İstenen Görev A: Seyahat yazısında "Antalya’ya Turistler Neden" ile "yıldızlı otellere geliyorlar." arasındaki bölümü, bu iki kısım da dahil olmak üzere, harfi harfine aktar.

Belge Metni:
= = = =
Antalya’dan Kuşadası’na 10 Günlük Seyahat
Antalya’dan Kuşadası’na 10 Günlük Seyahat
Geçenlerde Akdeniz ve Ege’de Antalya- Konyaaltı, Kaleiçi, Fethiye, Hisarönü, Ölüdeniz, Aydın Kuşadası ve Kadınlar Denizi’ni kapsayan on günlük bir seyahate çıkarak Antalya, Muğla, Aydın ve biraz da İzmir’in değişik manzaralarını görme şansı buldum. Şubat ayıydı ve İstanbul’da hava gerçekten soğuktu ve şehirden ayrıldıktan sonra da epey bir kar yağdı ve Antalya’da da sıcaklık on derece kadar daha yüksekte seyretti. Bu nedenle İstanbul Sabiha Gökçen’den bir sabah Türk Hava Yolları uçuşu ile Antalyaya gittim. Ve bu Antalyaya olan ziyaretim Ekim ayı sonundaki ziyaretimden sonra ikinci kez oldu. Daha önce Kemer’in Göynük kasabasında Seagull Resort’da iki gün, Antalya Lara’da Akra Barut Oteli‘nde iki gün kalma şansım oldu.
Antalya’ya Turistler Neden Geliyor?
Malum 2016 Temmuz’undaki darbe girişimi ve terör saldırıları 2015’de başlamadan önce Türkiye dünyanın en çok ziyaret edilen 6. ülkesi durumuna gelmişti ve Antalya, İstanbul’dan sonra ülkede en çok ziyaret edilen ikinci kent konumunda. Antalya şehrini sevdiğim kesin ve birçok yabancı eminim şehrin adını bile duymamıştır. Ama şehrin havaalanı çok yoğun bir yolcu trafiğine sahip ve bunun asıl nedeni şehir merkezinin kendinden ziyade, Antalya bölgesinde çok fazla görecek şey ve yer olması, güneş, plaj, kültür ve tarih dolu çok büyük bir turizm bölgesi. Yani turistler geldiğinde Kaleiçi, Konyaaltı, Lara gibi yerleri ziyaret ediyorlar ama, genelde herşey dahil konseptiyle çalışan, sahillerdeki dört ve beş yıldızlı otellere geliyorlar.
Antalya’ya Neden Tekrar Geldim?
Kemer, Side, Alanya (şu and kendi Gazipaşa Havaalanı’na sahip), Kaş, Kalkan, Belek gibi tatil kasaba ve merkezleri, görkemli Toros Dağları, en güzel kumsallar, en berrak sular, antik tarih, sıcak havası, dost canlısı yerlileri ve daha birçok şey var bülgede. Ziyaretimin sebebine gelince Amazon sitelerimle epey yoğundum bir süredir ve Istanbul’daki evi kiraya verip güney veya Ege’de bir yere taşınma düşüncem vardı. Bu yüzden sürekli olarak yaşamak için bazı potansiyel yerlere bir bakmak istedim, evlerin kalitesine, şehirlere vs., enerjileri nasıl bana uyar mı genel bir nabız yoklaması yapmak istedim.
= = = =
Kayıtlı Bilgiler:
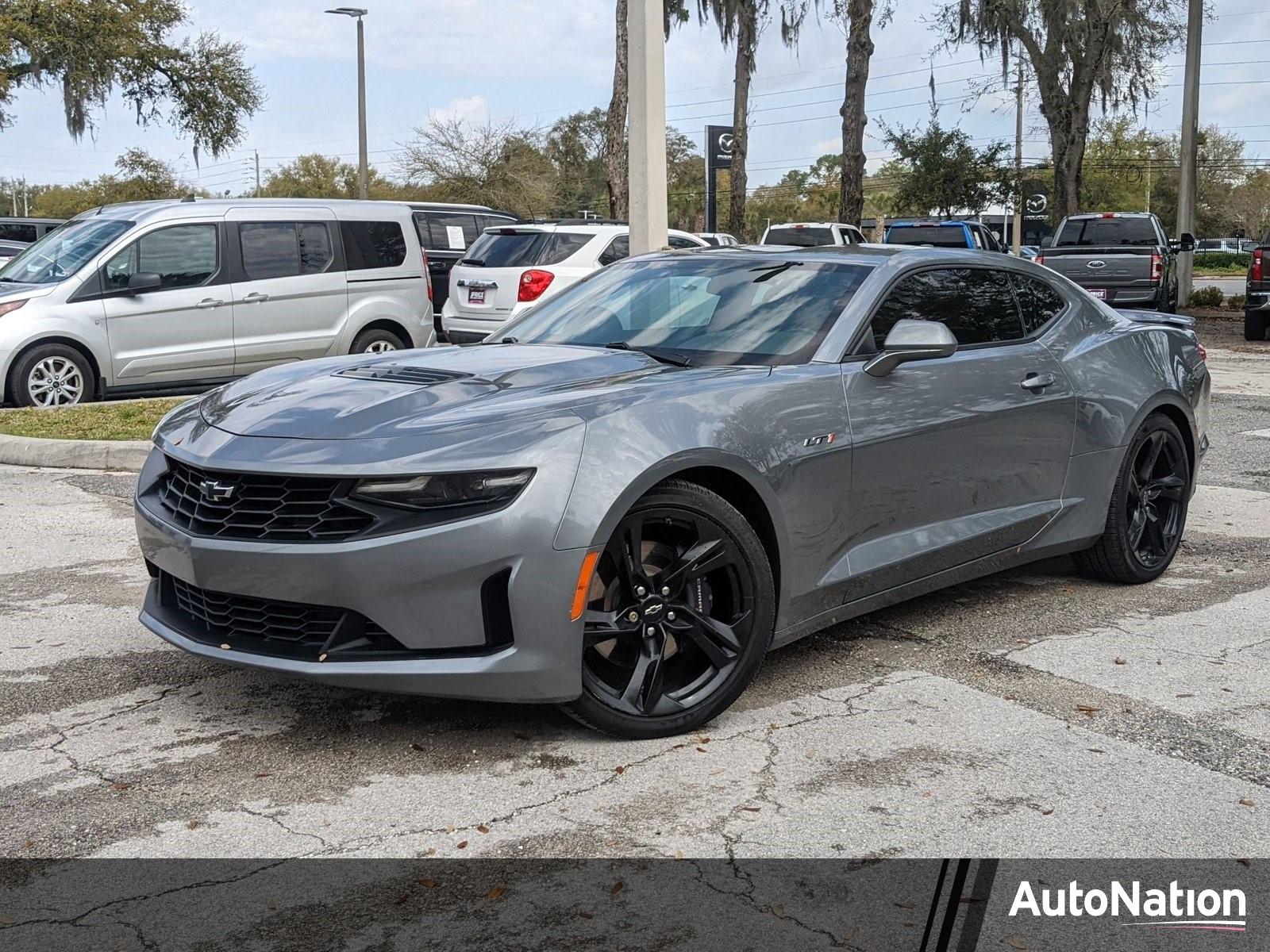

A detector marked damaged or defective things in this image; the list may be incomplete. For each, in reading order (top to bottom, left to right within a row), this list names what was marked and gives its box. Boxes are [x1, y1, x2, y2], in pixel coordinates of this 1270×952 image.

cracked asphalt pavement [2, 321, 1270, 863]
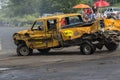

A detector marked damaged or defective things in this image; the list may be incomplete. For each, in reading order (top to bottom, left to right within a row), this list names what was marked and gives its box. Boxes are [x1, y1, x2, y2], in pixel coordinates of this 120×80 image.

wrecked pickup truck [12, 13, 119, 55]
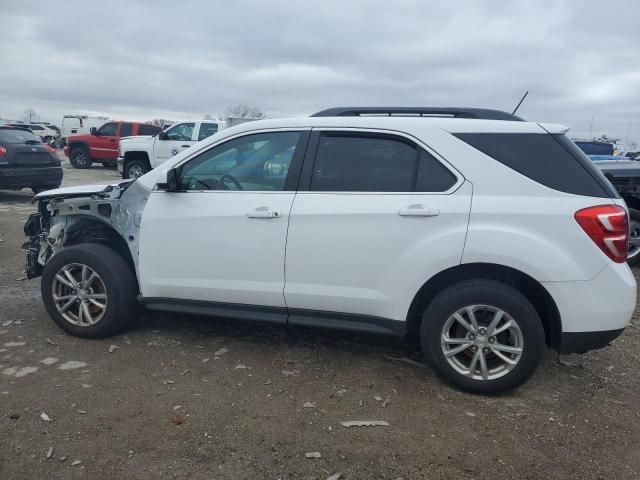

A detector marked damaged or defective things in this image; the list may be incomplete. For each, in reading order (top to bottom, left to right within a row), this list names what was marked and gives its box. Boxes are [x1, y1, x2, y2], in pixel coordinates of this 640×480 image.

crumpled hood [32, 180, 134, 202]
front end damage [19, 180, 150, 282]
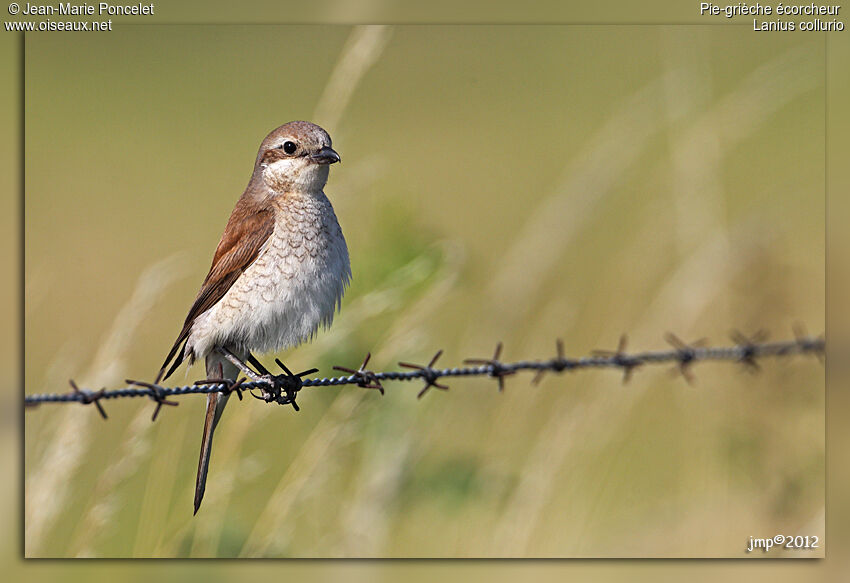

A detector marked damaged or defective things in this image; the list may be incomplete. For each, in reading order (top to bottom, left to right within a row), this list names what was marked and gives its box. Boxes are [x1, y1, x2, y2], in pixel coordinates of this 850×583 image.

rusty wire barb [24, 330, 820, 422]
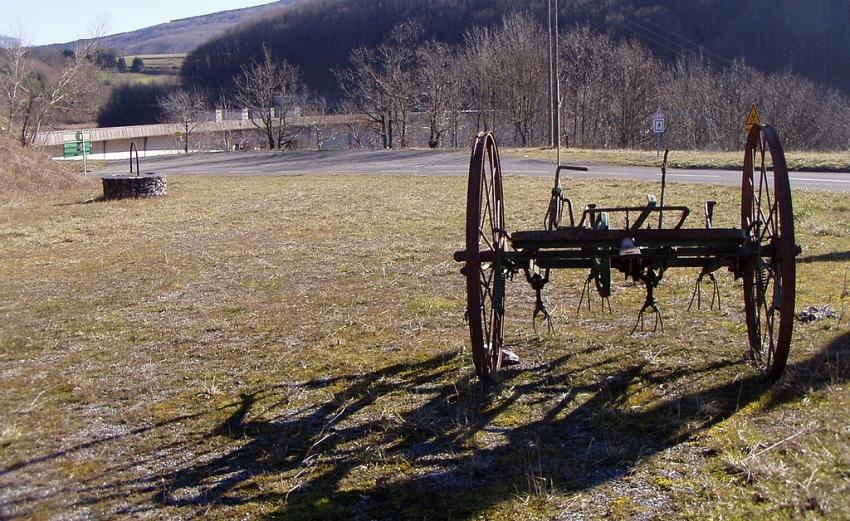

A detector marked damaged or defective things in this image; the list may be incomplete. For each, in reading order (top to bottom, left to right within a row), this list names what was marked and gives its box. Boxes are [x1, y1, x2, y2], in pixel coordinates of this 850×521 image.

rusty iron wheel [464, 131, 504, 382]
rusty iron wheel [744, 124, 796, 380]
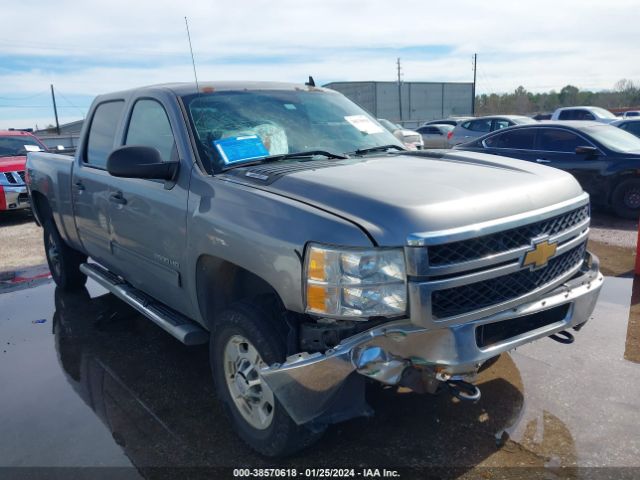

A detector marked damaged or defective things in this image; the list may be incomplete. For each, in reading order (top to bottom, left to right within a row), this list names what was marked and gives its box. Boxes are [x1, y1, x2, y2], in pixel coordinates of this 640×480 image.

damaged front bumper [260, 253, 600, 426]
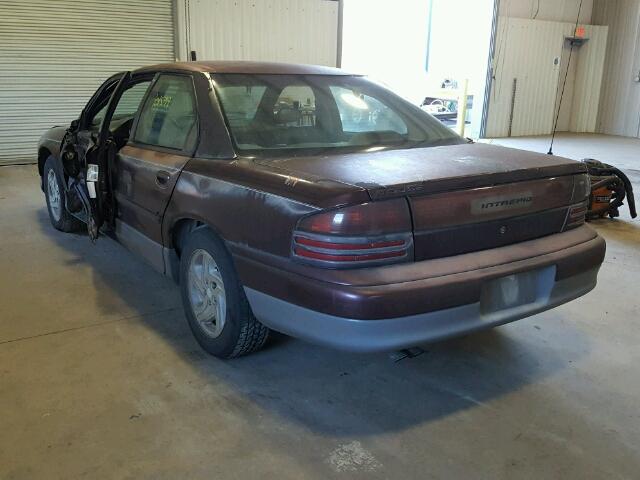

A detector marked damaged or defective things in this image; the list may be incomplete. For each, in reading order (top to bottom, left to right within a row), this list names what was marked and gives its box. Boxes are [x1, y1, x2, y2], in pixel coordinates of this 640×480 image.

damaged front door [59, 71, 132, 242]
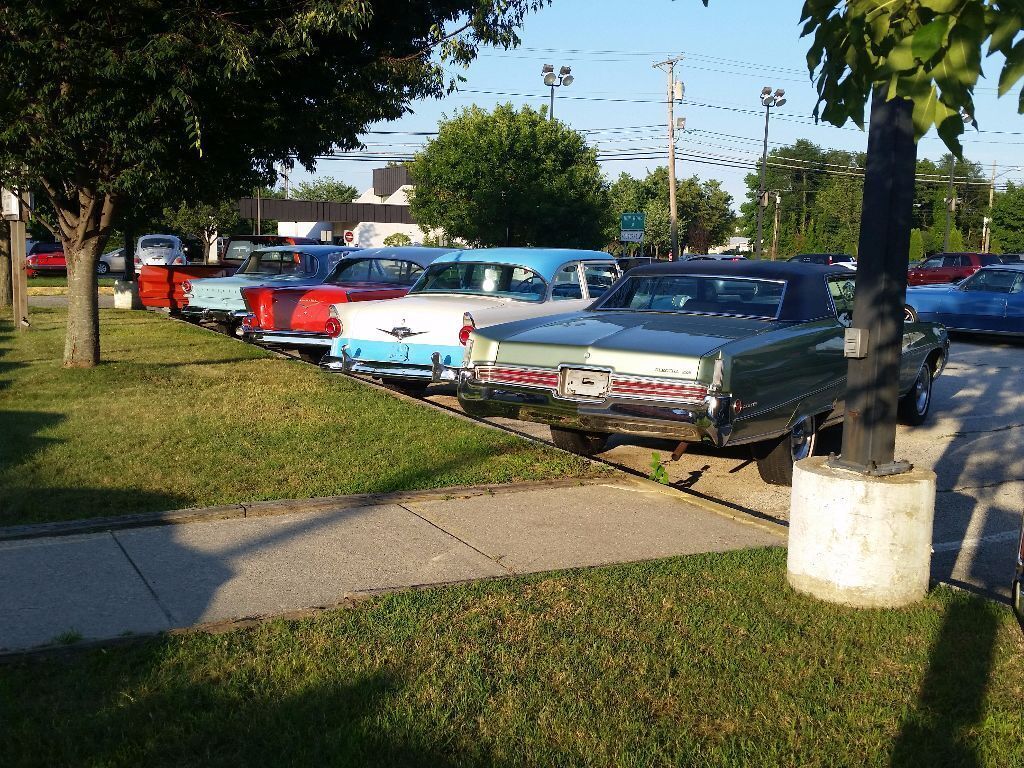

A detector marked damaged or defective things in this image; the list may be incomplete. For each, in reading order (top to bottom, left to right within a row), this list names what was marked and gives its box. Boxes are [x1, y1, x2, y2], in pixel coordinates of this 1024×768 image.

sidewalk crack [111, 532, 178, 626]
sidewalk crack [397, 505, 516, 577]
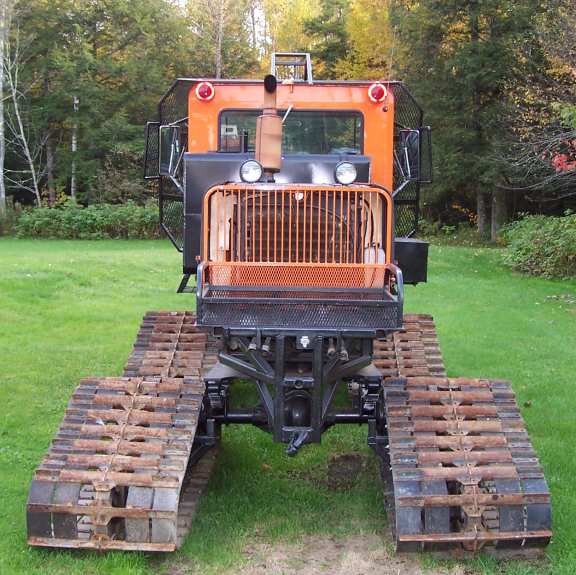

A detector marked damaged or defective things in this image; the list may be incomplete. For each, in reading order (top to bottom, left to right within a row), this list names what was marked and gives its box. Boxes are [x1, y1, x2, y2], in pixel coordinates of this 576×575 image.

rusty track section [24, 316, 219, 552]
rusty track section [380, 376, 552, 556]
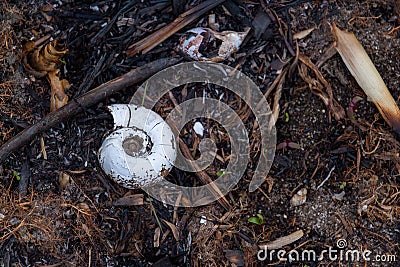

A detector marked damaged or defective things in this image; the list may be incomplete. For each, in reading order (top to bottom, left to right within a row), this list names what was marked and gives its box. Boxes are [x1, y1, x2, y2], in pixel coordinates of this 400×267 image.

dark broken stick [0, 57, 180, 163]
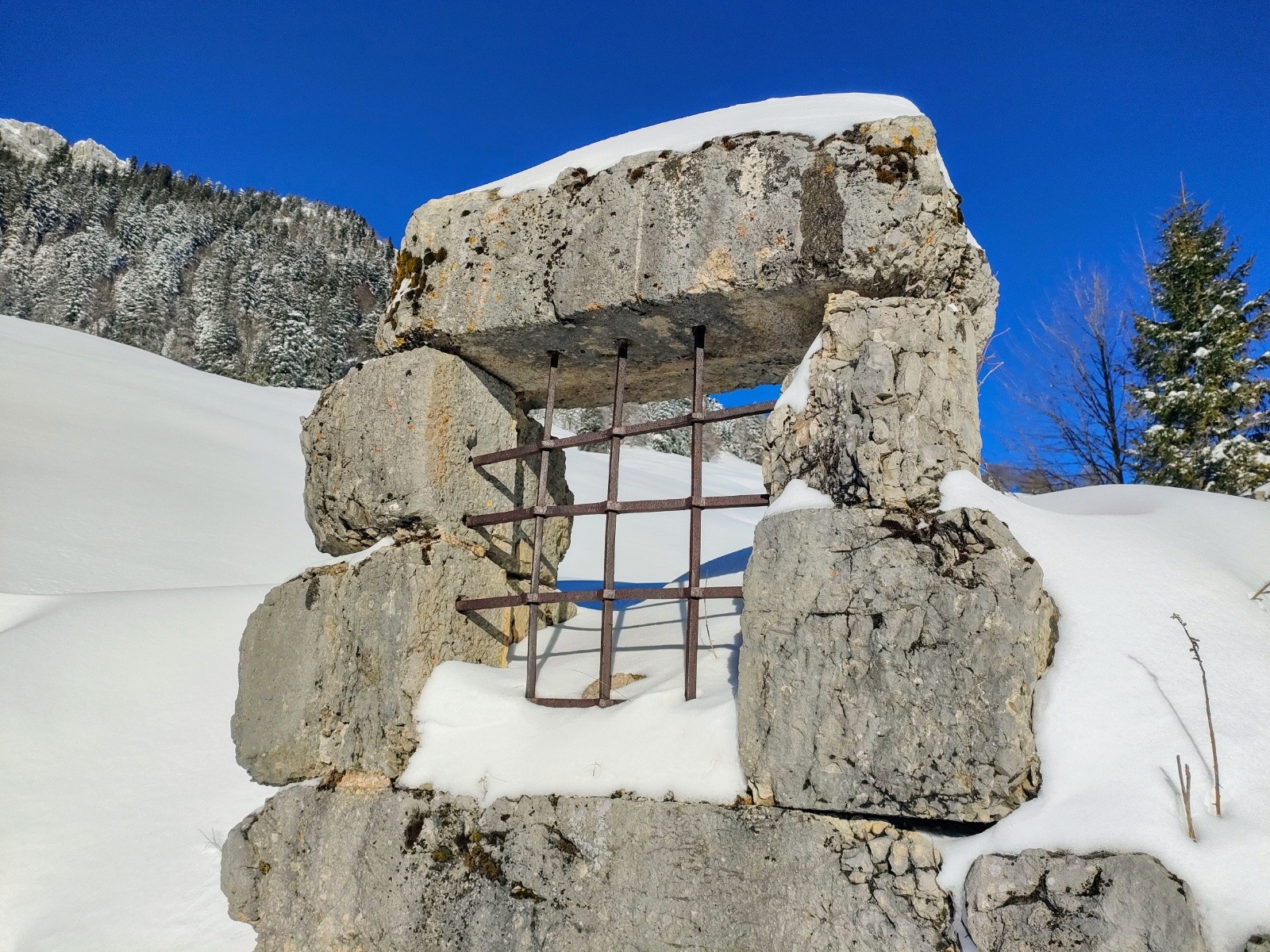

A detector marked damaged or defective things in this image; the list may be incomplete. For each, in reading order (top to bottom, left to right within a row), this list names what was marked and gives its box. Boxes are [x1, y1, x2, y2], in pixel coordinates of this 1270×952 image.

rusty iron bar [523, 352, 559, 701]
rusty iron bar [454, 586, 741, 614]
rusty iron bar [460, 327, 767, 711]
rusty iron bar [464, 492, 767, 530]
rusty metal grid [460, 327, 772, 711]
rusty iron bar [470, 398, 772, 470]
= = = =
İstenen Görev B: Kayıtlarda "this 850×583 image." ifadesinin geçtiği satırdan "rusty wire barb [24, 330, 820, 422]" ifadesinin geçtiği satıra kadar olan satırları, iki uç da dahil, numaralı bir listeye çevir. Boş satırları atla ve yalnızca bu satırları ver.

Görev Yanıtı A:
Antalya’ya Turistler Neden Geliyor?
Malum 2016 Temmuz’undaki darbe girişimi ve terör saldırıları 2015’de başlamadan önce Türkiye dünyanın en çok ziyaret edilen 6. ülkesi durumuna gelmişti ve Antalya, İstanbul’dan sonra ülkede en çok ziyaret edilen ikinci kent konumunda. Antalya şehrini sevdiğim kesin ve birçok yabancı eminim şehrin adını bile duymamıştır. Ama şehrin havaalanı çok yoğun bir yolcu trafiğine sahip ve bunun asıl nedeni şehir merkezinin kendinden ziyade, Antalya bölgesinde çok fazla görecek şey ve yer olması, güneş, plaj, kültür ve tarih dolu çok büyük bir turizm bölgesi. Yani turistler geldiğinde Kaleiçi, Konyaaltı, Lara gibi yerleri ziyaret ediyorlar ama, genelde herşey dahil konseptiyle çalışan, sahillerdeki dört ve beş yıldızlı otellere geliyorlar.

Görev Yanıtı B:
1. A detector marked damaged or defective things in this image; the list may be incomplete. For each, in reading order (top to bottom, left to right within a row), this list names what was marked and gives its box. Boxes are [x1, y1, x2, y2], in pixel coordinates of this 850×583 image.
2. rusty wire barb [24, 330, 820, 422]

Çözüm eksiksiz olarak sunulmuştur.